D’une part, comme pour tout procédé industriel, il faut, pour chaque nanoproduit ou objet, analyser les processus de fabrication et se prémunir contre leur éventuelle dangerosité. Dès lors, la nécessité de poursuivre la recherche en la matière s’impose logiquement. Il nous faut des données précises pour rendre la traçabilité de ces matériaux effective. C’est pourquoi je propose que, sur la base des travaux actuellement coordonnés par l’AFSSET, notre pays se dote rapidement d’une grille de cotation des risques, permettant de catégoriser les risques toxicologiques et écotoxicologiques des nanomatériaux mis sur le marché.
À cet égard, madame la secrétaire d’État, mes chers collègues, je dois vous avouer mon étonnement lorsque j’ai découvert, à l’occasion de mes auditions, qu’il n’existait à l’heure actuelle aucune autorisation préalable de mise sur le marché de ces produits. J’ai par ailleurs constaté qu’au niveau européen la fameuse réglementation REACH, prévoyant l’enregistrement et l’évaluation de toutes substances chimiques mises sur le marché, ne s’appliquait absolument pas aux nanomatériaux, et ce tout simplement pour des raisons de seuil de production.

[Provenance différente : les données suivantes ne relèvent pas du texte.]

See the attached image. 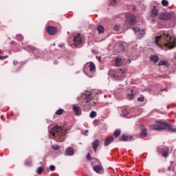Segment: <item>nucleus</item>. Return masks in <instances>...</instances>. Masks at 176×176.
Listing matches in <instances>:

Répondre à cette distorsion entre les textes légaux européens et les progrès fulgurants dans le domaine de l’utilisation des nanotechnologies constitue, me semble-t-il, une priorité de notre action.
Dans ces conditions, je lance un appel solennel et demande au Gouvernement de bien vouloir appeler l’attention de la Commission européenne, afin que celle-ci formule des propositions communautaires concrètes pour encadrer la mise sur le marché de ces produits, une action en la matière n’étant envisageable qu’à cette échelle pour éviter toute distorsion de concurrence. Il y va, mes chers collègues, de notre responsabilité vis-à-vis des générations futures, et nous ne pourrons pas dire alors que nous ne savions pas !
D’autre part, on ne peut juger de l’opportunité du développement d’une nanotechnologie qu’à l’aune des finalités considérées comme « estimables » par la société. Nos concitoyens jugeront sans doute « estimable » de comprendre, de soigner, d’économiser des ressources rares ou de protéger l’environnement. À l’inverse, il y a fort à parier qu’ils considéreront comme suspecte la volonté de rester dans la compétition internationale ou d’augmenter le contrôle des individus. En l’occurrence, nous le voyons bien, tout dépendra de choix collectifs et « raisonnés », ce qui posera inévitablement la question de la gouvernance des nanotechnologies.
En définitive, mes chers collègues, je suis convaincu que nous devons non pas freiner la croissance de telles technologies, mais encadrer, les yeux grand ouverts, leur développement, dans le respect de la santé, de la sécurité des consommateurs et des libertés de nos concitoyens.